> Task prompt
Can you format everything from the line containing "What is the physical" down to the end of the items as a Markdown table with columns n and Line, numbering each row and leaving out blank lines?

> Available data
— begin —

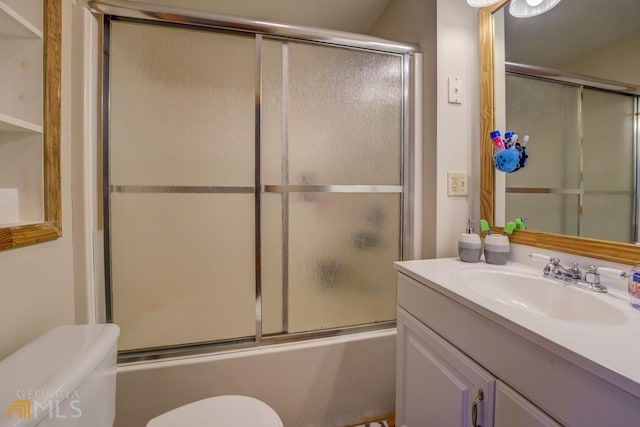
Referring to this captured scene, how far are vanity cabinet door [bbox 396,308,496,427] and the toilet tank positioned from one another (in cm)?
91

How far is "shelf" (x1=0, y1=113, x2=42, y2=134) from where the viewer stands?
677 mm

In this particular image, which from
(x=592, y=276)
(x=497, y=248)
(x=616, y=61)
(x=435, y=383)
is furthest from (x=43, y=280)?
(x=616, y=61)

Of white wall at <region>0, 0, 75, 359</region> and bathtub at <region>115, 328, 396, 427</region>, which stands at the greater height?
white wall at <region>0, 0, 75, 359</region>

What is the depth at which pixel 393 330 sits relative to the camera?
52.7 inches

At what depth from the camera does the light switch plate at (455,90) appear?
1194 millimetres

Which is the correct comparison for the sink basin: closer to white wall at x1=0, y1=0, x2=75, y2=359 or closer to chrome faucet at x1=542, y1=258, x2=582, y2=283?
chrome faucet at x1=542, y1=258, x2=582, y2=283

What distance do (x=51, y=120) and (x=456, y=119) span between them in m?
→ 1.61

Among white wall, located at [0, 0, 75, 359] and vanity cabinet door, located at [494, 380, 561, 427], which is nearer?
vanity cabinet door, located at [494, 380, 561, 427]

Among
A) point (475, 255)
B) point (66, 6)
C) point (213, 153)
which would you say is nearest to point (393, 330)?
point (475, 255)

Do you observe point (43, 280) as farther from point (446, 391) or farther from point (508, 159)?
point (508, 159)

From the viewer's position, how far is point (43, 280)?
85cm

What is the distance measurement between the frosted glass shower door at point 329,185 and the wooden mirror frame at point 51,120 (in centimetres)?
71

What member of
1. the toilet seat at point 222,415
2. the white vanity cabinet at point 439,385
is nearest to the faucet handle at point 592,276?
the white vanity cabinet at point 439,385

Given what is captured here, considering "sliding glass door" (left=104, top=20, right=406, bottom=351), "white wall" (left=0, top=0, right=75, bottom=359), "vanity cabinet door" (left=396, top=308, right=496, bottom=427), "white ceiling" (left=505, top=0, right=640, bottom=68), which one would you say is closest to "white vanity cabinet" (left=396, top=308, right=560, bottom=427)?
"vanity cabinet door" (left=396, top=308, right=496, bottom=427)
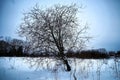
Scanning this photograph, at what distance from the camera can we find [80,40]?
1112 cm

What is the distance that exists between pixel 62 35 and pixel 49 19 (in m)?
1.64

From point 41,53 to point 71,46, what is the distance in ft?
8.08

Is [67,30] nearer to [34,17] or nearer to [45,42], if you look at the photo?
[45,42]

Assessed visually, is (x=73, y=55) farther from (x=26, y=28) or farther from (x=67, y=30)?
(x=26, y=28)

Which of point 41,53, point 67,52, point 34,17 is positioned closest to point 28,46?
point 41,53

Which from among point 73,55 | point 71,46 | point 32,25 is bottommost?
point 73,55

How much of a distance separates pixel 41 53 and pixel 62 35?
219 centimetres

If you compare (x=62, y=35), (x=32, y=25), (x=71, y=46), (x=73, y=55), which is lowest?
(x=73, y=55)

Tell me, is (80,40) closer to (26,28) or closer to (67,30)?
(67,30)

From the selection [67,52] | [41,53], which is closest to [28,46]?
[41,53]

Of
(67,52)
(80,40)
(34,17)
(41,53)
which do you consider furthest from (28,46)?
(80,40)

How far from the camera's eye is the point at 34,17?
11.2 metres

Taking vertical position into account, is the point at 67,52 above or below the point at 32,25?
below

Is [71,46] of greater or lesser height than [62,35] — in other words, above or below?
below
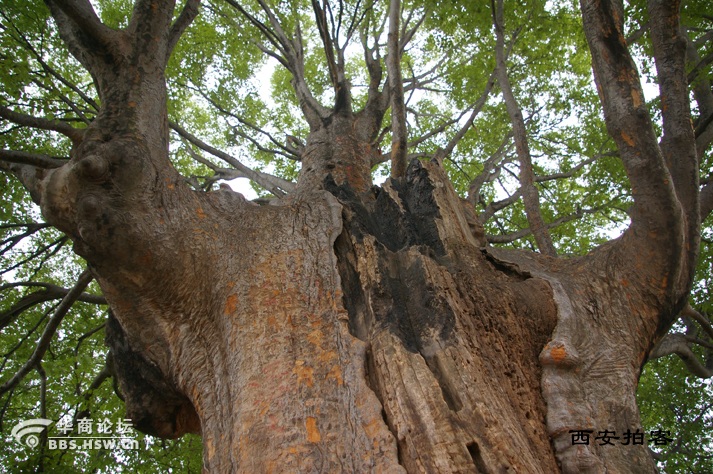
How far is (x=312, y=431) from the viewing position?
1708 mm

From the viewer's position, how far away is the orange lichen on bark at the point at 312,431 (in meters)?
1.69

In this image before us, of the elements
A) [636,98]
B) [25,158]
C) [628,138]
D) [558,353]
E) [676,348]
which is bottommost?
[558,353]

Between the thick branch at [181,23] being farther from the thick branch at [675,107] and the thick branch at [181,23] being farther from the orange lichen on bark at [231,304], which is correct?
the thick branch at [675,107]

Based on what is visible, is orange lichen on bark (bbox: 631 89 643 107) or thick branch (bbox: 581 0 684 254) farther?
orange lichen on bark (bbox: 631 89 643 107)

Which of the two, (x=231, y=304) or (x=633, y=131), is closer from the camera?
(x=231, y=304)

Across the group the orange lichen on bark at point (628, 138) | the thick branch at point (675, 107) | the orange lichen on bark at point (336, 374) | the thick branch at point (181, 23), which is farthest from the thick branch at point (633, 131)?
the thick branch at point (181, 23)

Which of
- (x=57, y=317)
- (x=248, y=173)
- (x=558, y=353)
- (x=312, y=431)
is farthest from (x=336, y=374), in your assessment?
(x=248, y=173)

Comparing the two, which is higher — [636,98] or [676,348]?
[636,98]

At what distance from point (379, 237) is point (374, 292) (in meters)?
0.59

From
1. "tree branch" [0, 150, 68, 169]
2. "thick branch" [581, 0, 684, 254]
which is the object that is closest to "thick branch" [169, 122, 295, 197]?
"tree branch" [0, 150, 68, 169]

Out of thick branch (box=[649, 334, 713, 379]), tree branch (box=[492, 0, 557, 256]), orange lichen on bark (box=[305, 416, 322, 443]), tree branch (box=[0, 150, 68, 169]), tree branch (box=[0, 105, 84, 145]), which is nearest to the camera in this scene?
orange lichen on bark (box=[305, 416, 322, 443])

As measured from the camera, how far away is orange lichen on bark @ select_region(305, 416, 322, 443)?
1.69 metres

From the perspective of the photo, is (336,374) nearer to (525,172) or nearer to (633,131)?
(633,131)

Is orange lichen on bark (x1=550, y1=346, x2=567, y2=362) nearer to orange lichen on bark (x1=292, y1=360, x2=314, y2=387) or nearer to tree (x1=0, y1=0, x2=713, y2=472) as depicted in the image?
tree (x1=0, y1=0, x2=713, y2=472)
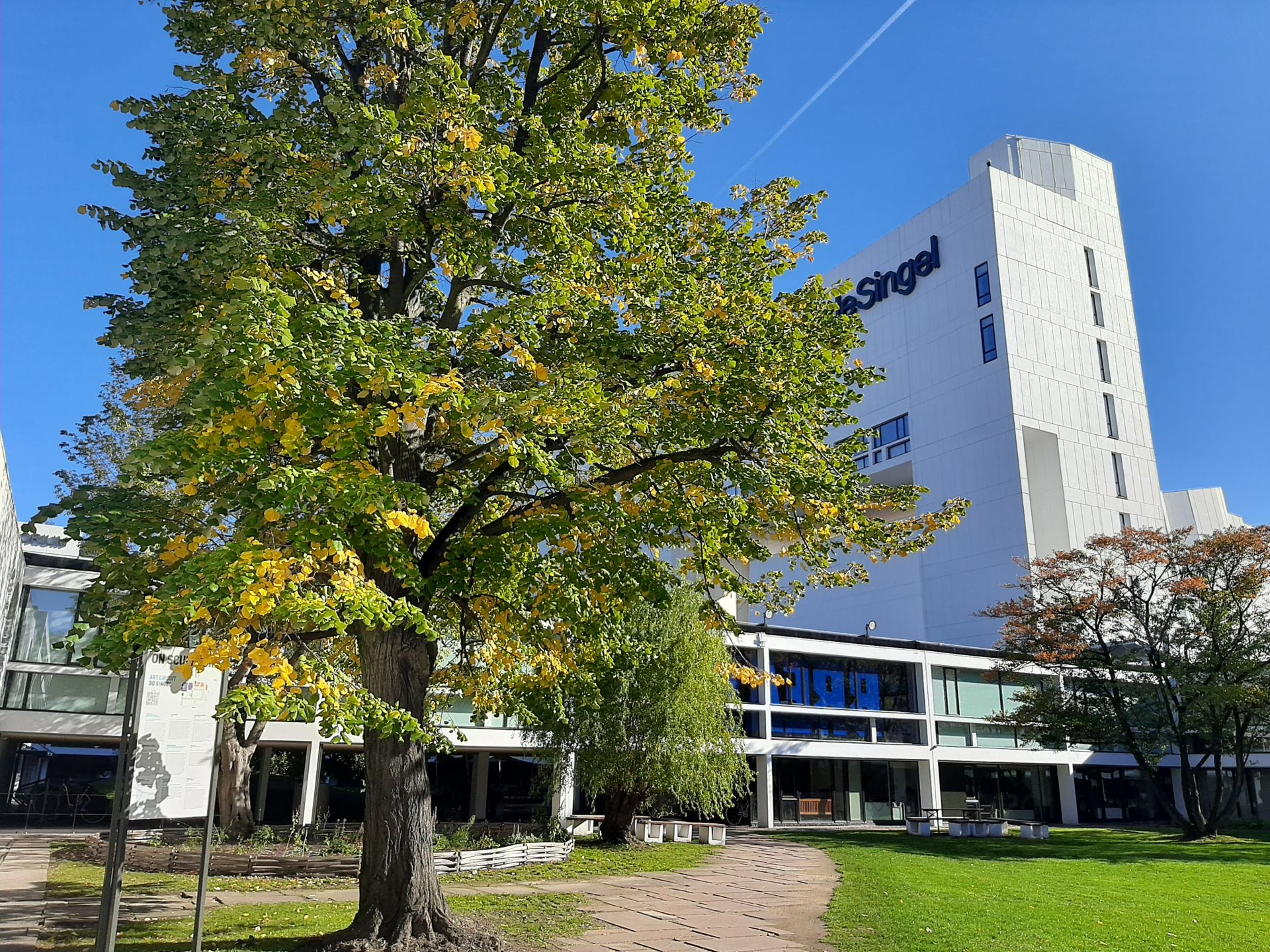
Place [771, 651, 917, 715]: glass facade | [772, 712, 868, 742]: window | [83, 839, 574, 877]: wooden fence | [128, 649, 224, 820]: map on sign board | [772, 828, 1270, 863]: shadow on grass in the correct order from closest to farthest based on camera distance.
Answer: [128, 649, 224, 820]: map on sign board → [83, 839, 574, 877]: wooden fence → [772, 828, 1270, 863]: shadow on grass → [772, 712, 868, 742]: window → [771, 651, 917, 715]: glass facade

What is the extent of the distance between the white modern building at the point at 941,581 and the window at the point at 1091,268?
0.36 ft

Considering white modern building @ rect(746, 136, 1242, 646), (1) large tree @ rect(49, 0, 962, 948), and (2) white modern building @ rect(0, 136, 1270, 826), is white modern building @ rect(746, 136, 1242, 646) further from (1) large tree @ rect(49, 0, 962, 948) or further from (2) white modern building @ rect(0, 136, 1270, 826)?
(1) large tree @ rect(49, 0, 962, 948)

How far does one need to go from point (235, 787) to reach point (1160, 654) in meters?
29.3

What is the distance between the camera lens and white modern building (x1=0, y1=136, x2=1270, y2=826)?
26.8 meters

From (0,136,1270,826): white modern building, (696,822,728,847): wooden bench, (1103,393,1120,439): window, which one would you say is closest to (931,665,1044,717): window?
(0,136,1270,826): white modern building

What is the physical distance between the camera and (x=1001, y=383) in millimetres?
50062

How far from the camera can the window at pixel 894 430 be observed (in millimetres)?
55938

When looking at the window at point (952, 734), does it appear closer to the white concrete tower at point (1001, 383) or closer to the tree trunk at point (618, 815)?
the white concrete tower at point (1001, 383)

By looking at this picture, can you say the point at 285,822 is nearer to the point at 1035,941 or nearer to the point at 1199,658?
the point at 1035,941

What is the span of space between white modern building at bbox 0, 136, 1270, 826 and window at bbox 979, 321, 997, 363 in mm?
142

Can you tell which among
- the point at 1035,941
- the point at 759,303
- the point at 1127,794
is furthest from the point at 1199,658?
the point at 759,303

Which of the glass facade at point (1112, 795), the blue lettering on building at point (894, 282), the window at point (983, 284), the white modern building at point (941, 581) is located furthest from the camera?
the blue lettering on building at point (894, 282)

— end —

> Expected output
| n | Line |
|---|---|
| 1 | What is the physical distance between the camera and (x=1001, y=383) in millimetres? |
| 2 | 50062 |
| 3 | How far from the camera can the window at pixel 894 430 be observed (in millimetres)? |
| 4 | 55938 |
| 5 | When looking at the window at point (952, 734), does it appear closer to the white concrete tower at point (1001, 383) or closer to the tree trunk at point (618, 815)? |
| 6 | the white concrete tower at point (1001, 383) |
| 7 | By looking at this picture, can you say the point at 285,822 is nearer to the point at 1035,941 or nearer to the point at 1199,658? |
| 8 | the point at 1035,941 |
| 9 | What is the span of space between white modern building at bbox 0, 136, 1270, 826 and window at bbox 979, 321, 997, 363 in mm? |
| 10 | 142 |
| 11 | Can you tell which among |
| 12 | - the point at 1035,941 |
| 13 | - the point at 759,303 |
| 14 | - the point at 1127,794 |
| 15 | is furthest from the point at 1199,658? |
| 16 | the point at 759,303 |
| 17 | Which of the glass facade at point (1112, 795), the blue lettering on building at point (894, 282), the window at point (983, 284), the white modern building at point (941, 581) is located furthest from the camera? |
| 18 | the blue lettering on building at point (894, 282) |